On the eve of the thirtieth anniversary of the Islamic revolution in Iran, President Barack Obama, at his first official press conference since taking office, again spoke of taking a new approach in dealing with Iran:
"My national security team is currently reviewing our existing Iran policy, looking at areas where we can have constructive dialogue, where we can directly engage with them. And my expectation is, in the coming months, we will be looking for openings that can be created where we can start sitting across the table, face to face; of diplomatic overtures that will allow us to move our policy in a new direction."

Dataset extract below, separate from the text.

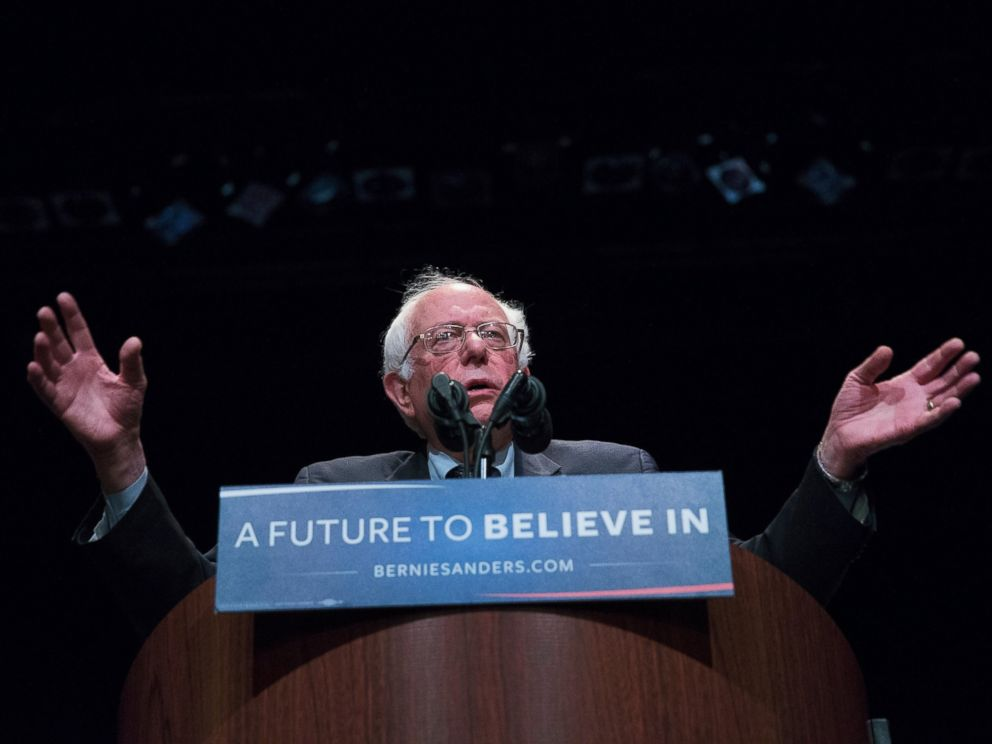 PHOTO: Democratic presidential candidate Senator Bernie Sanders (D-VT) speaks to guest at a campaign rally at the Grand Theater on April 3, 2016 in Wausau, Wis.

Mr. Obama also said that now is the time for Iran "to send some signals that it wants to act differently as well."
The next day, in an address marking the anniversary of Iran's Islamic revolution, Iranian President Mahmoud Ahmadinejad said that Iran is "ready to hold talks based on mutual respect and in a fair atmosphere."
But he blasted the policies of the previous U.S. administration and criticized Western nations for imposing sanctions and threatening military action. Declaring Iran "a real and genuine superpower," Mr. Ahmadinejad said that any change in policy by the U.S. "must be fundamental, not tactical."
In his news conference, President Barack Obama acknowledged he did not expect diplomatic progress with Iran to happen overnight. "There been a lot of mistrust built up over the years," said Mr. Obama.
He added that even as the U.S. engages in direct diplomacy, it is important to be very clear about the "deep concerns" the U.S. has about Iran:
"That Iran understands that we find the funding of terrorist organizations unacceptable, that we're clear about the fact that a nuclear Iran could set off a nuclear arms race in the region that would be profoundly destabilizing."
President Obama said any conversations with Iran would have a "set of objectives ... but," he said, "I think there's the possibility, at least, of a relationship of mutual respect and progress."